◆ THE EXERCISE: Copy out, word for word, the stretch of the records below from the line containing "What member of" through the end of the records.

◆ RECORDS PROVIDED:
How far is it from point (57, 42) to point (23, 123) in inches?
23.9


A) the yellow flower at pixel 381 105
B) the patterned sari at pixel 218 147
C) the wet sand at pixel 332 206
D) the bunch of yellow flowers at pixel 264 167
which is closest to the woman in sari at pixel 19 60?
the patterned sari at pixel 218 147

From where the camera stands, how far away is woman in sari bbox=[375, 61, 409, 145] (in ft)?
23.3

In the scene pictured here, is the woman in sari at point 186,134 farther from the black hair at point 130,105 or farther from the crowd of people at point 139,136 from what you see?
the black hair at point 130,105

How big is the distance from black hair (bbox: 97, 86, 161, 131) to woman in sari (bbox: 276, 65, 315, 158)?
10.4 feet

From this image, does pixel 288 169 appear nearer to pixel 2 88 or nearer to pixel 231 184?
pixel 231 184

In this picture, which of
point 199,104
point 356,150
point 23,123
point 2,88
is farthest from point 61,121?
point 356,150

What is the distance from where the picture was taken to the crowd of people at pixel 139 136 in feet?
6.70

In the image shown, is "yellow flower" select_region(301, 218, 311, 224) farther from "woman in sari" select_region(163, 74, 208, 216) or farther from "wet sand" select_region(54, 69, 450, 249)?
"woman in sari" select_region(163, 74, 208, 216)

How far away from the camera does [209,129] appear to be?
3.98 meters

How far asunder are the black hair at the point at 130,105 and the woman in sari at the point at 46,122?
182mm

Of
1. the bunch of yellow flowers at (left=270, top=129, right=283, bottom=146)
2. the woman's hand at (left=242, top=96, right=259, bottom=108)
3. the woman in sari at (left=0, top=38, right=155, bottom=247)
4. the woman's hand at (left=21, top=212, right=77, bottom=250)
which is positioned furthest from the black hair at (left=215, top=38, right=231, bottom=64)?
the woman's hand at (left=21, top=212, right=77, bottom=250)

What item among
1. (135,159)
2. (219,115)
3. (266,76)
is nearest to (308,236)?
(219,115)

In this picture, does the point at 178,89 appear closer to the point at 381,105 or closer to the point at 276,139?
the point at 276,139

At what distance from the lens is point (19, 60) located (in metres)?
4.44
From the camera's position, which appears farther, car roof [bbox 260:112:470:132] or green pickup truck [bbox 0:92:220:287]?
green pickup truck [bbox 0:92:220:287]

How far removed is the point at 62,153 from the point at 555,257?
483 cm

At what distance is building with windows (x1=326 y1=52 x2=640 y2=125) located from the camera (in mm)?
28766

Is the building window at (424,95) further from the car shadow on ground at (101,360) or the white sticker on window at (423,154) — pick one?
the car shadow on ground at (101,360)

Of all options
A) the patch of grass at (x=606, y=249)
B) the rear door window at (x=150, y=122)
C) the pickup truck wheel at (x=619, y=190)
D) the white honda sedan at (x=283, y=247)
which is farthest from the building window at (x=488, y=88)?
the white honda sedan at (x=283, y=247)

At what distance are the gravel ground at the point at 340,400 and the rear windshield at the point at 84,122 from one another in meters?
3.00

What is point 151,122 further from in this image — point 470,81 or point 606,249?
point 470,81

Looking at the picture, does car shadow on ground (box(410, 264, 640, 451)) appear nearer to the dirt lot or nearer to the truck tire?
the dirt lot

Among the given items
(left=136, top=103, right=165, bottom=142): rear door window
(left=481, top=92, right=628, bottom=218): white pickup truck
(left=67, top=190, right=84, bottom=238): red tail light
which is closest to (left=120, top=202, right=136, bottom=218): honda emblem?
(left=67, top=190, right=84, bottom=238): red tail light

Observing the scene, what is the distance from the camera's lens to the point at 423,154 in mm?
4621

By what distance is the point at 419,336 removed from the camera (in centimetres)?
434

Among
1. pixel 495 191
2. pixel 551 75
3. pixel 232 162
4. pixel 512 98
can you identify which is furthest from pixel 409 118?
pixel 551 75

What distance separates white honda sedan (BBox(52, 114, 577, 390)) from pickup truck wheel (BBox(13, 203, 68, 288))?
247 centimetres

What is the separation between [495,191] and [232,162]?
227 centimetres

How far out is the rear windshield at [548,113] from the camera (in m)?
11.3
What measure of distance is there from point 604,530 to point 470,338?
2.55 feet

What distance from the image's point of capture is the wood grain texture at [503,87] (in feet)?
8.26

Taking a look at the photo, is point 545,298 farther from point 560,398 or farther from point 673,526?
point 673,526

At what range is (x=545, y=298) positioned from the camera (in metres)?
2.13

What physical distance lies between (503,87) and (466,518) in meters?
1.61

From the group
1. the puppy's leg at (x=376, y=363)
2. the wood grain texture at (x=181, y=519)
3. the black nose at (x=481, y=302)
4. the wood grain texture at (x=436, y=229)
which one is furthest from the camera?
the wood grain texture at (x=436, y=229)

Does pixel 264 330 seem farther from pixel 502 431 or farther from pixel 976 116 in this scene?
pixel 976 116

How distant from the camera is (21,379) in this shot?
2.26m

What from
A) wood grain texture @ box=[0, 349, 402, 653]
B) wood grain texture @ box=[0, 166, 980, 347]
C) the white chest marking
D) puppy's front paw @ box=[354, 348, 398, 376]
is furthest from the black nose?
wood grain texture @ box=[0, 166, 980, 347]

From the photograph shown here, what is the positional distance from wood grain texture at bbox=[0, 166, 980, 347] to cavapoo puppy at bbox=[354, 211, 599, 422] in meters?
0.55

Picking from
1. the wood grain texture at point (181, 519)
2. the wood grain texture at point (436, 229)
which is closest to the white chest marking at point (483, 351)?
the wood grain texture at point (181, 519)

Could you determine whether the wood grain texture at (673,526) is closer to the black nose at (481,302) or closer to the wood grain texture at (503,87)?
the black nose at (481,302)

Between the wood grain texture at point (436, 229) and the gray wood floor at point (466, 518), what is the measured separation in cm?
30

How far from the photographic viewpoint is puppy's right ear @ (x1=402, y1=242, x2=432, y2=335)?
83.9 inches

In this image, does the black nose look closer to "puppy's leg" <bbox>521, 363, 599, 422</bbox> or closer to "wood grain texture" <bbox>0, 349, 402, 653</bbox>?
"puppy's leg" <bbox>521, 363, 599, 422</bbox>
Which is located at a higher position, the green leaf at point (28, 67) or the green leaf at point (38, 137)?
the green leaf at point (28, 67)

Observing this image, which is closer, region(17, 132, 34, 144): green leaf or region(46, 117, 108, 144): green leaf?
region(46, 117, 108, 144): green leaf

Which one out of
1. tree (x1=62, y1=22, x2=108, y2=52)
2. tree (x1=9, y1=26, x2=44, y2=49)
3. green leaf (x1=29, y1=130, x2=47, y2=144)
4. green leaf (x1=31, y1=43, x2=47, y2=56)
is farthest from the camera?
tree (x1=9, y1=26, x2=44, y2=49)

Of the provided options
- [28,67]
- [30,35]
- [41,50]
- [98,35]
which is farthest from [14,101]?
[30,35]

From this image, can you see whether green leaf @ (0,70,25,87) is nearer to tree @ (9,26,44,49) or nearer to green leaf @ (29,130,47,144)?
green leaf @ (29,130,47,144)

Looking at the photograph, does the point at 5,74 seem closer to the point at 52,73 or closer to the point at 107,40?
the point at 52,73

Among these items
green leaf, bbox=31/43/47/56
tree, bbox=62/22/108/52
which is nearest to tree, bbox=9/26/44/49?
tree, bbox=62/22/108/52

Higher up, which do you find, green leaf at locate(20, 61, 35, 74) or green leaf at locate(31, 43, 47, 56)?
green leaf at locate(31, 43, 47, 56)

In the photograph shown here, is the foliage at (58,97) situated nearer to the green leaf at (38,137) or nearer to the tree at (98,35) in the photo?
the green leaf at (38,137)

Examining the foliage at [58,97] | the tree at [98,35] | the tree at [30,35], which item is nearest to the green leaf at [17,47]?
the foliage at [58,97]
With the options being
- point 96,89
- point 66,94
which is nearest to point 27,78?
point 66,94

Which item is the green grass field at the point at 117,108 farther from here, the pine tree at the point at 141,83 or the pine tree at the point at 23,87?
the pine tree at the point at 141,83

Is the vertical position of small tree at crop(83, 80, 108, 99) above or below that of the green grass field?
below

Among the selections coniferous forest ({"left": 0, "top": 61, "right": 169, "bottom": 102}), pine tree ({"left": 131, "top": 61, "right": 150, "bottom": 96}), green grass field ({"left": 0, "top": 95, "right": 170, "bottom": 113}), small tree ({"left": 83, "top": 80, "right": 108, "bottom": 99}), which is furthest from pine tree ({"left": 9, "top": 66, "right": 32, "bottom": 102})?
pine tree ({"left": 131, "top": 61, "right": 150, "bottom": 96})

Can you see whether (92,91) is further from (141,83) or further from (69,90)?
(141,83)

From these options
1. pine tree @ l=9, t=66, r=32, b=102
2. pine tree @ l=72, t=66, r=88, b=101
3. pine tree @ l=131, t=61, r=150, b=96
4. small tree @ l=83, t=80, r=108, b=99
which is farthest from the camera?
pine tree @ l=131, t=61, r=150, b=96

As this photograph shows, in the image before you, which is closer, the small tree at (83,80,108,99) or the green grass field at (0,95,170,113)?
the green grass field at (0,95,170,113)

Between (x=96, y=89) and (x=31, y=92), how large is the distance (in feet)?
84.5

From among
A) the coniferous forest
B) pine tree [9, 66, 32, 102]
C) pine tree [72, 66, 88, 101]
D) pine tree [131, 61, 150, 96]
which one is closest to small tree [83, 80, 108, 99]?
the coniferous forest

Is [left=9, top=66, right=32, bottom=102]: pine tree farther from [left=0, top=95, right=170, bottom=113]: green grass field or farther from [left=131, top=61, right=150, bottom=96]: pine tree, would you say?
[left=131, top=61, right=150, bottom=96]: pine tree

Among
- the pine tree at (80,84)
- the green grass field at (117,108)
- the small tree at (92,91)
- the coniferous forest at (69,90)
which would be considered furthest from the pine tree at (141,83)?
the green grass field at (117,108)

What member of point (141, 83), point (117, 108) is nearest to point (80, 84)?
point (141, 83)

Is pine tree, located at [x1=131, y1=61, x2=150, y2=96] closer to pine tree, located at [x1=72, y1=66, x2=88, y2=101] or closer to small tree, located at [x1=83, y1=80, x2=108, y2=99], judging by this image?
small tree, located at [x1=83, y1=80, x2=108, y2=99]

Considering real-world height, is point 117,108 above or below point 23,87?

◆ SOLUTION TO THIS TASK:
What member of point (141, 83), point (117, 108) is nearest to point (80, 84)?
point (141, 83)

Is pine tree, located at [x1=131, y1=61, x2=150, y2=96] closer to pine tree, located at [x1=72, y1=66, x2=88, y2=101] or closer to small tree, located at [x1=83, y1=80, x2=108, y2=99], judging by this image?
small tree, located at [x1=83, y1=80, x2=108, y2=99]

Considering real-world height, is point 117,108 above or below point 23,87?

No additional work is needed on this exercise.